**Exercise:** Every line of the material should be output exactly as written.

**Source material:**
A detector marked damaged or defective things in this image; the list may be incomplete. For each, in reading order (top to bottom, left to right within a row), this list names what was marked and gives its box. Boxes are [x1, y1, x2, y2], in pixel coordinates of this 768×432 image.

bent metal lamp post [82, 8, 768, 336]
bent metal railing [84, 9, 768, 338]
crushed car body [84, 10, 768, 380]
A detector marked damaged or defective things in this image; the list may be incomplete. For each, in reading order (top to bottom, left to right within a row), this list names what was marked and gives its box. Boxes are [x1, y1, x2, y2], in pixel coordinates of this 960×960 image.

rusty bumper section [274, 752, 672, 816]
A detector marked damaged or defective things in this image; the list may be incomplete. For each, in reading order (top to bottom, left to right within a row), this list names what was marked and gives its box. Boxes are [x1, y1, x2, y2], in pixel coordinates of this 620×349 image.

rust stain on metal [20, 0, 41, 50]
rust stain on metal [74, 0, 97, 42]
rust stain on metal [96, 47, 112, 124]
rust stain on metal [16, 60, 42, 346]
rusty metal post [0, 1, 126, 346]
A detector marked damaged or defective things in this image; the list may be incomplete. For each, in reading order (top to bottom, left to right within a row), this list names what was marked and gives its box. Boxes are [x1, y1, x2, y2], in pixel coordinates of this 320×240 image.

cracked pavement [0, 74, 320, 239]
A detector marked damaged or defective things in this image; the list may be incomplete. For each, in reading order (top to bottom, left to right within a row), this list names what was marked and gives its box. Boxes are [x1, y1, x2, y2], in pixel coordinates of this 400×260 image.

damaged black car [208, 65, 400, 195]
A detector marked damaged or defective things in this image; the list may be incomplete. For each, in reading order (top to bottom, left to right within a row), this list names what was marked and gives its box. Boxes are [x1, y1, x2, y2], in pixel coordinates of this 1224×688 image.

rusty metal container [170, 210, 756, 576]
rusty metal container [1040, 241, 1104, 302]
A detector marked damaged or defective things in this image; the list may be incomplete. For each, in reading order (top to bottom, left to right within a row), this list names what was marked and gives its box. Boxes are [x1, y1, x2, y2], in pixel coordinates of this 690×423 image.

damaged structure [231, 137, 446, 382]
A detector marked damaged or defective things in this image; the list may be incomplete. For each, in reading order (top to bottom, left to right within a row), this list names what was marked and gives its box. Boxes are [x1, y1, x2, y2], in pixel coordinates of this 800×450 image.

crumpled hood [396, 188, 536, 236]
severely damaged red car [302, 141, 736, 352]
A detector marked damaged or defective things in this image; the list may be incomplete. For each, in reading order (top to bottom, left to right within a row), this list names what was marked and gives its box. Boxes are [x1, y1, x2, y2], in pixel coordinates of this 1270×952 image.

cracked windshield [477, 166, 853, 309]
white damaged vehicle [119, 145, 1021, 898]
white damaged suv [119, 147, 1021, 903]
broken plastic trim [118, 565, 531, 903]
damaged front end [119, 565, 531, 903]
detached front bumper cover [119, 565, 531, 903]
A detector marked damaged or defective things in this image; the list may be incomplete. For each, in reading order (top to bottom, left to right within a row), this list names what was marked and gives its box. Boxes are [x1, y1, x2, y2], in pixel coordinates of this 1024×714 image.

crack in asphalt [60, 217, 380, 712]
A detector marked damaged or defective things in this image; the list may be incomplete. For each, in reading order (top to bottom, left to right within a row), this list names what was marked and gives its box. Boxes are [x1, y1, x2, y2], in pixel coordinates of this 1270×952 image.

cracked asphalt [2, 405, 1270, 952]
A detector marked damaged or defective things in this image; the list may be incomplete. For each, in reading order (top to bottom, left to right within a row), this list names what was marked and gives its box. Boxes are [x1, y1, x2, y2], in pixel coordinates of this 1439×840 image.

**Response area:**
A detector marked damaged or defective things in this image; the list may be incomplete. For each, in reading order (top to bottom, left to right within a row), this list names what was marked and gives its box. Boxes are [x1, y1, x2, y2], in pixel coordinates of this 768×432 image.

bent metal lamp post [82, 8, 768, 336]
bent metal railing [84, 9, 768, 338]
crushed car body [84, 10, 768, 380]
A detector marked damaged or defective things in this image; the list may be incomplete. For each, in reading order (top to bottom, left to right within a row), this list names what was marked and gives its box. Boxes are [x1, y1, x2, y2], in pixel coordinates of this 960×960 image.

rusty bumper section [274, 752, 672, 816]
A detector marked damaged or defective things in this image; the list may be incomplete. For each, in reading order (top to bottom, left to right within a row), this list names what was marked and gives its box. Boxes are [x1, y1, x2, y2], in pixel coordinates of this 620×349 image.

rust stain on metal [20, 0, 41, 50]
rust stain on metal [74, 0, 97, 42]
rust stain on metal [96, 47, 112, 124]
rust stain on metal [16, 60, 42, 346]
rusty metal post [0, 1, 126, 346]
A detector marked damaged or defective things in this image; the list may be incomplete. For each, in reading order (top to bottom, left to right within a row), this list names what was marked and gives its box. Boxes are [x1, y1, x2, y2], in pixel coordinates of this 320×240 image.

cracked pavement [0, 74, 320, 239]
A detector marked damaged or defective things in this image; the list may be incomplete. For each, in reading order (top to bottom, left to right within a row), this list names what was marked and gives its box. Boxes are [x1, y1, x2, y2], in pixel coordinates of this 400×260 image.

damaged black car [208, 65, 400, 195]
A detector marked damaged or defective things in this image; the list may be incomplete. For each, in reading order (top to bottom, left to right within a row), this list names what was marked and gives its box. Boxes are [x1, y1, x2, y2], in pixel coordinates of this 1224×688 image.

rusty metal container [170, 210, 756, 576]
rusty metal container [1040, 241, 1104, 302]
A detector marked damaged or defective things in this image; the list may be incomplete. For each, in reading order (top to bottom, left to right within a row), this list names what was marked and gives its box. Boxes are [x1, y1, x2, y2], in pixel coordinates of this 690×423 image.

damaged structure [231, 137, 446, 382]
A detector marked damaged or defective things in this image; the list may be incomplete. For each, in reading order (top to bottom, left to right within a row), this list names what was marked and gives its box. Boxes are [x1, y1, x2, y2], in pixel coordinates of this 800×450 image.

crumpled hood [396, 188, 536, 236]
severely damaged red car [302, 141, 736, 352]
A detector marked damaged or defective things in this image; the list may be incomplete. For each, in reading order (top to bottom, left to right within a row), this list names what was marked and gives its box. Boxes are [x1, y1, x2, y2], in pixel coordinates of this 1270×952 image.

cracked windshield [477, 166, 853, 309]
white damaged vehicle [119, 145, 1021, 898]
white damaged suv [119, 147, 1021, 903]
broken plastic trim [118, 565, 531, 903]
damaged front end [119, 565, 531, 903]
detached front bumper cover [119, 565, 531, 903]
A detector marked damaged or defective things in this image; the list may be incomplete. For each, in reading order (top to bottom, left to right within a row), this list names what was marked and gives its box. Boxes are [x1, y1, x2, y2], in pixel coordinates of this 1024×714 image.

crack in asphalt [60, 217, 380, 712]
A detector marked damaged or defective things in this image; the list may be incomplete. For each, in reading order (top to bottom, left to right within a row), this list names what was marked and gives its box. Boxes are [x1, y1, x2, y2], in pixel coordinates of this 1270×952 image.

cracked asphalt [2, 405, 1270, 952]
A detector marked damaged or defective things in this image; the list may be incomplete. For each, in reading order (top to bottom, left to right within a row), this list names what was marked and gives its box. Boxes are [x1, y1, x2, y2], in pixel coordinates of this 1439×840 image.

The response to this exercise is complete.